**Problems and tasks:**
[1] List every form in which the passage on CBD and migraines says CBD is available.
[2] Copy the part of the passage on CBD and migraines that opens with the words "Anecdotally, countless migraine" and closes with "time and money.".

**Excerpted passage:**
There’s a lot we don’t yet know about cannabidiol, also known as CBD. Derived from hemp, consumption or exposure to CBD does not create any psychoactive effects. That’s the job of THC, another chemical component of marijuana. CBD, in contrast, doesn’t produce a high or produce any known dependence potential, according to the World Health Organization. But it does show major promise for treating a number of health conditions, including epileptic seizures, anxiety, insomnia, and chronic pain. It’s certainly not a cure-all, but it’s become a go-to for many who haven’t found a reliable way to treat their concerns without more serious medical intervention.
So can CBD be used to treat migraines? We don’t have definitive proof that CBD is the answer for every migraine sufferer, but research does suggest that CBD could relieve neurological pain. An American Migraine Foundation report acknowledges that there’s a lack of formal research pertaining to CBD and migraine but that CBD oil could still be a promising option for migraine treatment, particularly for those who experience migraine-related joint and muscle pain. And while the FDA has yet to approve CBD for migraine treatment, the agency has dragged its feet on regulatory guidance pertaining to CBD for quite some time — which means that a lack of approval does not mean it’s dangerous or ineffective.
Experts speculate that CBD could ease migraine pain due to the effect it has on brain receptors. Research has already linked CBD with the reduction of pain, nausea, and inflammation, so it makes sense that some migraine sufferers may find relief in using CBD products to treat their symptoms. An analysis of studies conducted in 2017 prompted researchers to guess that cannabis itself could ease migraine suffering, though CBD oil might have different effects. It’s worth noting, however, that CBD can most likely be used in conjunction with other migraine medications without any harmful side effects. And just this past December, one survey found that 86% of participants reported improvements in their chronic migraine headaches after using CBD oil.
Anecdotally, countless migraine sufferers have turned to CBD as part of their treatment plans and swear by it. That said, it’s not always easy to find the products that will work for you. CBD is available in many forms, including tinctures, salves, balms, oils, and edibles. Because there’s very little oversight in terms of regulation, it can be difficult for consumers to figure out which kinds of CBD products are worth their time and money.
Generally speaking, you should confirm that the company displays third-party, independent lab results on their website and verify the maker’s reputation. When inspecting the product, confirm that the amount of CBD within the bottle is displayed somewhere in both volume and milligrams. You should also determine whether the CBD is derived from hemp or cannabis, as the two terms are not interchangeable, and that the hemp is grown by a state-regulated supplier. The CBD’s extraction method should also be clearly labeled; CO2 extraction is considered to be the cleanest and highest-quality option. It’s also a good idea to consult with your personal physician before adding CBD into your treatment routine to minimize potential risk.
Unfortunately, no one can yet say that CBD is the one-size-fits-all solution to migraine headaches. But with so many finding relief in this popular product, it may be worth trying in order to stop suffering in silence.

**Dataset extract:**
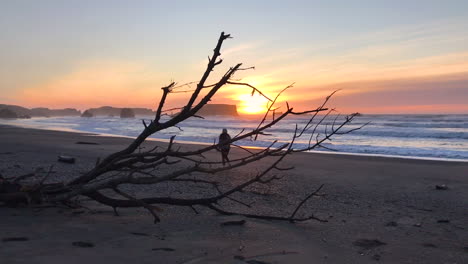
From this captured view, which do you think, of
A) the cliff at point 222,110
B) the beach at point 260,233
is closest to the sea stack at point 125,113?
the cliff at point 222,110

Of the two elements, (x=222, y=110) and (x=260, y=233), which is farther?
(x=222, y=110)

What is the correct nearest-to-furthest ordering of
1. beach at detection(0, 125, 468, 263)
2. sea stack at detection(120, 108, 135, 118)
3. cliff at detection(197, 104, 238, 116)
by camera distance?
beach at detection(0, 125, 468, 263) → sea stack at detection(120, 108, 135, 118) → cliff at detection(197, 104, 238, 116)

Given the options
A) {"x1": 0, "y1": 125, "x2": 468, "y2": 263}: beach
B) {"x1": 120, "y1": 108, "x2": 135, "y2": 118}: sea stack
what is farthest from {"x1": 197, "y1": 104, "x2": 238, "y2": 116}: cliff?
{"x1": 0, "y1": 125, "x2": 468, "y2": 263}: beach

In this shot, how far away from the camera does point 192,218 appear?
5203 millimetres

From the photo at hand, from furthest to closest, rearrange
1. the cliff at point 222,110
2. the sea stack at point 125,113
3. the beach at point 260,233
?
the cliff at point 222,110 < the sea stack at point 125,113 < the beach at point 260,233

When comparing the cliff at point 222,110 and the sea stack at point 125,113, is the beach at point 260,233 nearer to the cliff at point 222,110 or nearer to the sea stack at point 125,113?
the sea stack at point 125,113

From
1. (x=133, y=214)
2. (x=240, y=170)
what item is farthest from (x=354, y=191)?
(x=133, y=214)

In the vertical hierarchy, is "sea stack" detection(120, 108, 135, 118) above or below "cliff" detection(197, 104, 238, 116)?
below

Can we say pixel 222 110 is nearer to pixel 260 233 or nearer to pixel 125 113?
pixel 125 113

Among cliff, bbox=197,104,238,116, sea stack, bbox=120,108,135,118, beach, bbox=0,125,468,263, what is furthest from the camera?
cliff, bbox=197,104,238,116

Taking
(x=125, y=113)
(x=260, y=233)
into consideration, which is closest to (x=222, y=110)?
(x=125, y=113)

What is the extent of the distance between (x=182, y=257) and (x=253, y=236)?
1.12m

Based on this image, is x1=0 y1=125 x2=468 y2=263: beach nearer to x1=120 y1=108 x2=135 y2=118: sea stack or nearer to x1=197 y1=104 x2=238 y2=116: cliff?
x1=120 y1=108 x2=135 y2=118: sea stack

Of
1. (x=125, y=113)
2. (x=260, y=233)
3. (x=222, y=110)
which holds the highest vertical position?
(x=222, y=110)
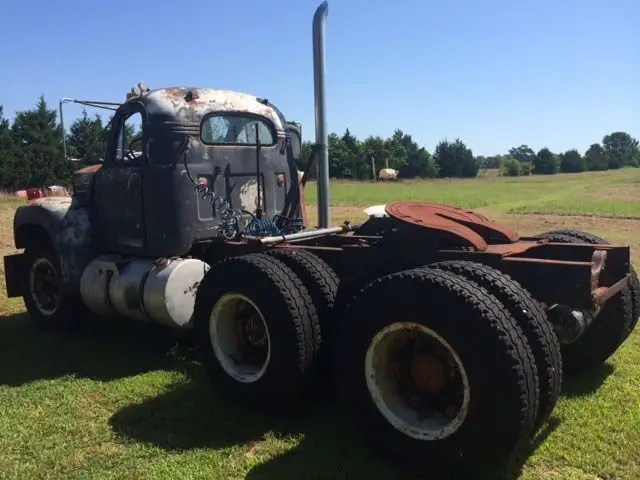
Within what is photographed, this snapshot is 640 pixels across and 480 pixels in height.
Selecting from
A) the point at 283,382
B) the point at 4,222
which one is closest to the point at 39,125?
the point at 4,222

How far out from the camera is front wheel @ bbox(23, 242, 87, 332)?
6.85 meters

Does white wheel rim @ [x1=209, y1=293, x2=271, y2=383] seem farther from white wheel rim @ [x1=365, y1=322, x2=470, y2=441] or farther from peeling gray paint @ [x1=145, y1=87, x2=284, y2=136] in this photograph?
peeling gray paint @ [x1=145, y1=87, x2=284, y2=136]

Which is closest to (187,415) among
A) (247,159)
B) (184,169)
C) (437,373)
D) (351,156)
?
(437,373)

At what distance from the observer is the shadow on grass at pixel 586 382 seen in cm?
472

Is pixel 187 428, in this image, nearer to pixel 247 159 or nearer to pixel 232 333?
pixel 232 333

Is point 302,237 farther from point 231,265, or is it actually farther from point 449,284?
point 449,284

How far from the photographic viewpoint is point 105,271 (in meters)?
6.32

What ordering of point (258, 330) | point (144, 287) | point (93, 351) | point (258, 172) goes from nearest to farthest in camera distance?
point (258, 330), point (144, 287), point (93, 351), point (258, 172)

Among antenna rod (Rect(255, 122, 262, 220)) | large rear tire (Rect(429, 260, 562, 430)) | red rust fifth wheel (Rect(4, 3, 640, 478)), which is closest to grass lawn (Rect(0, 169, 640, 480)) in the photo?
red rust fifth wheel (Rect(4, 3, 640, 478))

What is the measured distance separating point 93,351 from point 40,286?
150cm

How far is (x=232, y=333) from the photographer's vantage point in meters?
4.82

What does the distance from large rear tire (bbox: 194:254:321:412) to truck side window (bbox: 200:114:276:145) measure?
6.60 feet

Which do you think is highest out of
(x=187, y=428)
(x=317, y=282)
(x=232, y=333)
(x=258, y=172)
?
(x=258, y=172)

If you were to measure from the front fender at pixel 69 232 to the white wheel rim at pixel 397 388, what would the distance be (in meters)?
4.09
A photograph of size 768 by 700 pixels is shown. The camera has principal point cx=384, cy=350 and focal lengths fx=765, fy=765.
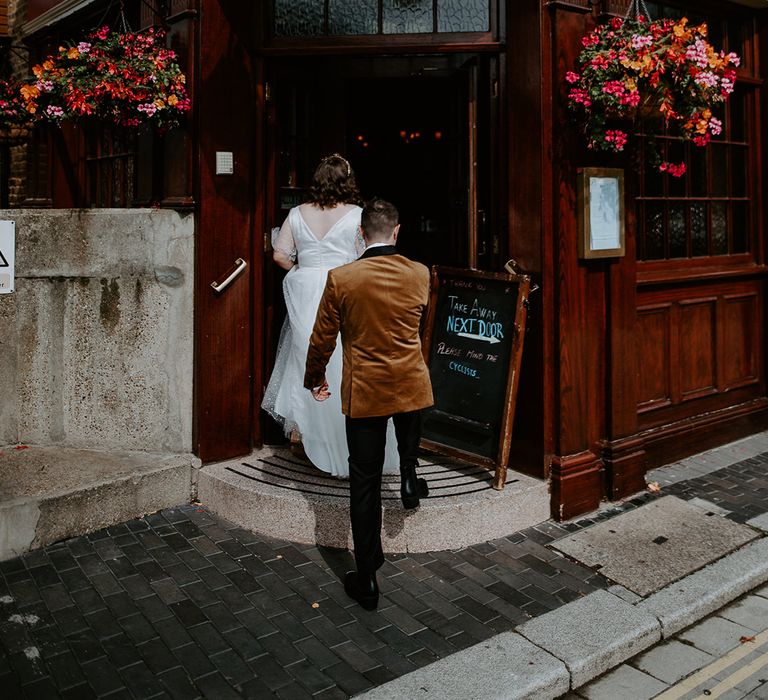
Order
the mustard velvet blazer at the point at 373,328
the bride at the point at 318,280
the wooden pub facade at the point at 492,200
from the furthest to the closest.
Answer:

**Solutions to the problems:**
[1] tinctures, salves, balms, oils, edibles

[2]
Anecdotally, countless migraine sufferers have turned to CBD as part of their treatment plans and swear by it. That said, it’s not always easy to find the products that will work for you. CBD is available in many forms, including tinctures, salves, balms, oils, and edibles. Because there’s very little oversight in terms of regulation, it can be difficult for consumers to figure out which kinds of CBD products are worth their time and money.